───── Extrait ─────

La nuit venue on y verra plus clair

Cap­ture d’écran du trailer

Vous vous êtes intéressés à des acteurs.trices de la scène élec­tron­ique française seule­ment ou internationale ?

On avait envis­agé au départ de ques­tion­ner des acteur·trices internationaux.ales à l’oc­ca­sion de leur venue sur des dates parisi­ennes ou lors de fes­ti­vals. Mais l’épidémie est arrivé… On est donc resté sur des inter­venants français. Au delà de ça, on est encore une petite struc­ture, nos pro­jets sont cen­trés sur Paris pour l’in­stant. Mais à l’avenir, on aimerait beau­coup tra­vailler sur des pro­jets à plus grande échelle, et on réflé­chit déjà à cer­tains sujets hors France.

Donc la sit­u­a­tion san­i­taire a dû com­pli­quer les choses…

C’est un peu com­pliqué de réalis­er un doc­u­men­taire en cette péri­ode de pandémie, ça rajoute une dif­fi­culté, on doit bricol­er avec ce qu’on peut, c’est la croix et la ban­nière pour tourn­er. Mais on fait avec, parce que c’est un pro­jet qui nous intéresse plus que jamais, et qui con­cerne tout le monde. C’est aus­si un avan­tage, quelque part, de se pos­er toutes ces ques­tions pen­dant cette péri­ode de « pause ». Ça peut per­me­t­tre de dis­tinguer un avant, et d’e­spér­er à un meilleur après, quelque part.

Ce n’est pas parce qu’un ou deux PDG de gross­es majors démis­sion­nent et que quelques rappeurs se font met­tre à l’a­mende, que toute l’in­dus­trie va enfin revoir ses codes.”

PWFM

Anaïs Lesz­cyn­s­ka B2B Aza­mat B (DJ) et Bon­nie Lis­bon (VJ) lors de la 1ère Provoca­tive Women for Music au Glazart, sep­tem­bre 2019 / ©Romain Guédé

Après avoir pris la tem­péra­ture de la place des femmes dans les musiques élec­tron­iques, quel con­stat pouvez-vous en tir­er ? Les choses sont-elles en bonne voie pour chang­er ? Est ce qu’on peut s’at­ten­dre à un raz-de-marré #Music­Too ?

─────

Détails de l'exercice ->
Répondez aux questions suivantes à partir de l'extrait.
1. Quel événement a empêché l'équipe d'interroger des intervenants internationaux ?
2. Dans quelle ville les projets de la structure sont-ils centrés pour l'instant ?
3. Dans quel lieu et à quelle date s'est tenue la 1ère Provocative Women for Music ?

───── Données fournies ─────

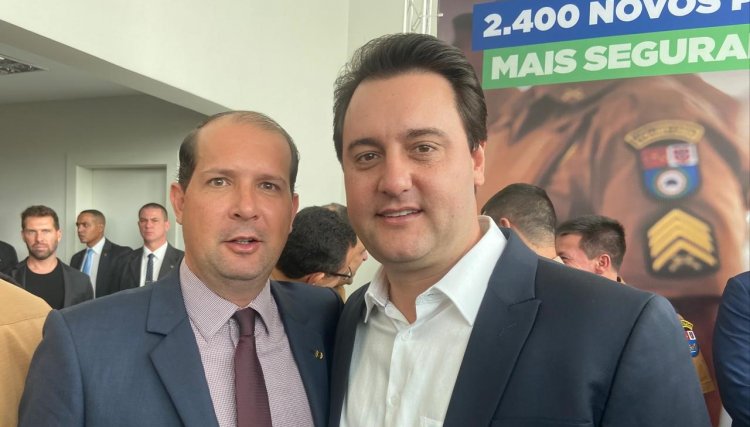Deputado Micheletto participou da solenidade para contratação de 2.4 mil militares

─────

Résultat obtenu ->
1. L'épidémie.
2. À Paris.
3. Au Glazart, en septembre 2019.